Raw data section start
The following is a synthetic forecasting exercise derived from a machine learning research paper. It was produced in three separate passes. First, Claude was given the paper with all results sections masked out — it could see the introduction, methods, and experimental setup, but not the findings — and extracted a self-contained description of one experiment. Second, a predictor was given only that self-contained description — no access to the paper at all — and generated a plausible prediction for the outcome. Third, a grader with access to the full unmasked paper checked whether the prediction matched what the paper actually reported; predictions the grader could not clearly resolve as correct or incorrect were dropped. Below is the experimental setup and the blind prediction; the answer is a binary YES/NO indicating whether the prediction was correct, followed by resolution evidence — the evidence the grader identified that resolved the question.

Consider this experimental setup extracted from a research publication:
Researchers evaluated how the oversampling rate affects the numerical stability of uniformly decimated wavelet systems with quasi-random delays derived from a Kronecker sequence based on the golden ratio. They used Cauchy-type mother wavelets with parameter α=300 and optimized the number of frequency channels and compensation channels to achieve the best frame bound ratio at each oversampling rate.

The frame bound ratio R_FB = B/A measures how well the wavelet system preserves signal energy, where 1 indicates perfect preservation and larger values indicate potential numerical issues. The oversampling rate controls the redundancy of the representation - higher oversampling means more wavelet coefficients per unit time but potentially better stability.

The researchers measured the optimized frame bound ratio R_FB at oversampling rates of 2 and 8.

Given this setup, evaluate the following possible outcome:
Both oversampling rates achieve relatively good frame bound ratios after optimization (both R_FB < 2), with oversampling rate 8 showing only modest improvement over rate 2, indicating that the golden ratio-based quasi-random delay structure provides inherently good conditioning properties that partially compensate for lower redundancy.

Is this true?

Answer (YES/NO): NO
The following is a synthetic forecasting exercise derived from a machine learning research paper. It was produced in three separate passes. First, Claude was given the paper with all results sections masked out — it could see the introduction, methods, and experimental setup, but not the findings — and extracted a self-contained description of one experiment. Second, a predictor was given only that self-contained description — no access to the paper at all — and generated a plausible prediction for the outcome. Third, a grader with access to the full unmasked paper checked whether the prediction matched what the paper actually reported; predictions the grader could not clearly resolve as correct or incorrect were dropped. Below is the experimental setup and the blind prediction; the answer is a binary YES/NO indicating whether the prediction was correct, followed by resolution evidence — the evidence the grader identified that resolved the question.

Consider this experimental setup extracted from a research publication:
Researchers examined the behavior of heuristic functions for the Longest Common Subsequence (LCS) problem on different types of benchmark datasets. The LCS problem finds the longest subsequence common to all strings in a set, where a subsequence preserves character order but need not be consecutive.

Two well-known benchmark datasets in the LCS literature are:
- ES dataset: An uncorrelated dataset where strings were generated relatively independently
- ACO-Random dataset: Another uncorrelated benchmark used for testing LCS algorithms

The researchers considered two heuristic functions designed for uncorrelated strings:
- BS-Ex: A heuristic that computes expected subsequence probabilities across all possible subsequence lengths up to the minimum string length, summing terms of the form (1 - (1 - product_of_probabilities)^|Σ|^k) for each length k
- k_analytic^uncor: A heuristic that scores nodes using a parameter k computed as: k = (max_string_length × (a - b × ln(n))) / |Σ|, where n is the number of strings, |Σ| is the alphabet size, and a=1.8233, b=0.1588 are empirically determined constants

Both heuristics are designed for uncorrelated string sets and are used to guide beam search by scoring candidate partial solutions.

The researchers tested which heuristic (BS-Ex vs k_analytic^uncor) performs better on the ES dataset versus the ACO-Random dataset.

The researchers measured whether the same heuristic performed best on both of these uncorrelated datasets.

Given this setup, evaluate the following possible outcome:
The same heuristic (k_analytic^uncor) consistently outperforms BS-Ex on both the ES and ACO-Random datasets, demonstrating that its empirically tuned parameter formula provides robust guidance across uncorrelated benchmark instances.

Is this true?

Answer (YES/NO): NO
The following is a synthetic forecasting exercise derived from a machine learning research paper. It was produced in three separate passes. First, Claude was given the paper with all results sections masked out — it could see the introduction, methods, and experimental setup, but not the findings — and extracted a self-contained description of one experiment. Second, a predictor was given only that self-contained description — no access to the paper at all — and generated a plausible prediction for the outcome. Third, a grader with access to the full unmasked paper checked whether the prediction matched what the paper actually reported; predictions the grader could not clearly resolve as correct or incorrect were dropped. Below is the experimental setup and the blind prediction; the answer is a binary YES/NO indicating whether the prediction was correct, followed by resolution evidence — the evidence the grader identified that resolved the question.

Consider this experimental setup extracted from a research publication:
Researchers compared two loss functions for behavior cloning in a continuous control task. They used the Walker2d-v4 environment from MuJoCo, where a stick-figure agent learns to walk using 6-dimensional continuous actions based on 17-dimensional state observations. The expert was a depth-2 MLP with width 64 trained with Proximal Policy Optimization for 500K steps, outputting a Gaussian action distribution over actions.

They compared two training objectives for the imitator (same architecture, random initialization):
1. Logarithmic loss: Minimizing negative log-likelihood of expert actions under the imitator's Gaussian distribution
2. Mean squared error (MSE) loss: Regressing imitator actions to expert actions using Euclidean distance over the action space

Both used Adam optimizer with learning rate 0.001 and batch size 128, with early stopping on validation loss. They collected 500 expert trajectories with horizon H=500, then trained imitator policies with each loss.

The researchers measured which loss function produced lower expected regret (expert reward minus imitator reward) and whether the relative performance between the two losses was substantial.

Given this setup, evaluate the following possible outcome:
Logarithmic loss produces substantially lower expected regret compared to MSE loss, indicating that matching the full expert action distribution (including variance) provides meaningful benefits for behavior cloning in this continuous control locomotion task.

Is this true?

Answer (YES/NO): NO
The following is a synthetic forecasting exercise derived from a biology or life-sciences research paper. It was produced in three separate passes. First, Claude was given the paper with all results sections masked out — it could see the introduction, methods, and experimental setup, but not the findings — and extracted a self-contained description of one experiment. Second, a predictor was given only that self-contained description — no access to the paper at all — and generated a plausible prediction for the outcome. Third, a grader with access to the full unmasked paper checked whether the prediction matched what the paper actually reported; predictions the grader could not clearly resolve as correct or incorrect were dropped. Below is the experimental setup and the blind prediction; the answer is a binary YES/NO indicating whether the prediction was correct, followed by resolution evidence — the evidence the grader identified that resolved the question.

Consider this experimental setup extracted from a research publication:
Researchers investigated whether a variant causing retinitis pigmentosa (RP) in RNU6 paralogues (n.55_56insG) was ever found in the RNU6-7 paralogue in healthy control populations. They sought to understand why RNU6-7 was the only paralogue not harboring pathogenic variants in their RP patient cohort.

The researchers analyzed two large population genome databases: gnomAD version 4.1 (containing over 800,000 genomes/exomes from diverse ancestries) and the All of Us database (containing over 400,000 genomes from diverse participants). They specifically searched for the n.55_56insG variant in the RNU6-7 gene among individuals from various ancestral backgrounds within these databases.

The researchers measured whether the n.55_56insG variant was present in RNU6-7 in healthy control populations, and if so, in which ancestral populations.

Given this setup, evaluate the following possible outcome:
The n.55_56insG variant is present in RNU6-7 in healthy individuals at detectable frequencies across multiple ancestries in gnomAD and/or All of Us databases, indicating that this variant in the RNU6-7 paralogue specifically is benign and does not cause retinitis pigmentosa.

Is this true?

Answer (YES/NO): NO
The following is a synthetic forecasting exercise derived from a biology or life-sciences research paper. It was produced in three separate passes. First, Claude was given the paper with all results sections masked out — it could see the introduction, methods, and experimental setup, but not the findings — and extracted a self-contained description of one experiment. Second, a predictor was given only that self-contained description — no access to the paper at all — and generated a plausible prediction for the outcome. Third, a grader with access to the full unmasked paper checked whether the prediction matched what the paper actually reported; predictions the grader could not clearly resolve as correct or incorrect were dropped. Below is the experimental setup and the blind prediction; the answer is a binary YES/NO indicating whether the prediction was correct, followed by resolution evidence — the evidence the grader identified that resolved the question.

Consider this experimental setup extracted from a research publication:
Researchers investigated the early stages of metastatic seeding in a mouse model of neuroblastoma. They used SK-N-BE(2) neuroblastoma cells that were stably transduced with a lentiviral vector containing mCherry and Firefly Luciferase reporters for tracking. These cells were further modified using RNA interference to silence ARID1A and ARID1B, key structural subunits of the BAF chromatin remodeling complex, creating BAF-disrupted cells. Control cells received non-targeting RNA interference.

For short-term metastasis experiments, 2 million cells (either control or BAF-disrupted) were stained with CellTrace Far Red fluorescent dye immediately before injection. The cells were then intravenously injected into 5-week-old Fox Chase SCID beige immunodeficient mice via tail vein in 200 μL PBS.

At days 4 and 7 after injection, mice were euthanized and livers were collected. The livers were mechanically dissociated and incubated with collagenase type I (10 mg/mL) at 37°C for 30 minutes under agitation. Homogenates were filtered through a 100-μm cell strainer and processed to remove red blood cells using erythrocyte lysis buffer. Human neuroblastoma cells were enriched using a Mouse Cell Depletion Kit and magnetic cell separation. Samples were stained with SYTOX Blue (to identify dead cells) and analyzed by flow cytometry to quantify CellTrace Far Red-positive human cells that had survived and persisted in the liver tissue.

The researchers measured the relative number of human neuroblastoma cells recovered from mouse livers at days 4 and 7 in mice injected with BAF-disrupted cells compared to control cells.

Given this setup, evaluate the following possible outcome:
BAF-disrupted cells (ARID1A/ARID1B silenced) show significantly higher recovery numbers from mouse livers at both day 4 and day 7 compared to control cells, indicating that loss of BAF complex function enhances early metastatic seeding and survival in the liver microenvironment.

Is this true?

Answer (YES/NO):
Raw data section end
**What to work on**
Using the listing above, return word for word each line from the one that has "The same heuristic (k_analytic^uncor)" through the one that has "2. Mean squared", and no line outside that range.

**Answer for the task**
The same heuristic (k_analytic^uncor) consistently outperforms BS-Ex on both the ES and ACO-Random datasets, demonstrating that its empirically tuned parameter formula provides robust guidance across uncorrelated benchmark instances.

Is this true?

Answer (YES/NO): NO
The following is a synthetic forecasting exercise derived from a machine learning research paper. It was produced in three separate passes. First, Claude was given the paper with all results sections masked out — it could see the introduction, methods, and experimental setup, but not the findings — and extracted a self-contained description of one experiment. Second, a predictor was given only that self-contained description — no access to the paper at all — and generated a plausible prediction for the outcome. Third, a grader with access to the full unmasked paper checked whether the prediction matched what the paper actually reported; predictions the grader could not clearly resolve as correct or incorrect were dropped. Below is the experimental setup and the blind prediction; the answer is a binary YES/NO indicating whether the prediction was correct, followed by resolution evidence — the evidence the grader identified that resolved the question.

Consider this experimental setup extracted from a research publication:
Researchers compared two loss functions for behavior cloning in a continuous control task. They used the Walker2d-v4 environment from MuJoCo, where a stick-figure agent learns to walk using 6-dimensional continuous actions based on 17-dimensional state observations. The expert was a depth-2 MLP with width 64 trained with Proximal Policy Optimization for 500K steps, outputting a Gaussian action distribution over actions.

They compared two training objectives for the imitator (same architecture, random initialization):
1. Logarithmic loss: Minimizing negative log-likelihood of expert actions under the imitator's Gaussian distribution
2. Mean squared error (MSE) loss: Regressing imitator actions to expert actions using Euclidean distance over the action space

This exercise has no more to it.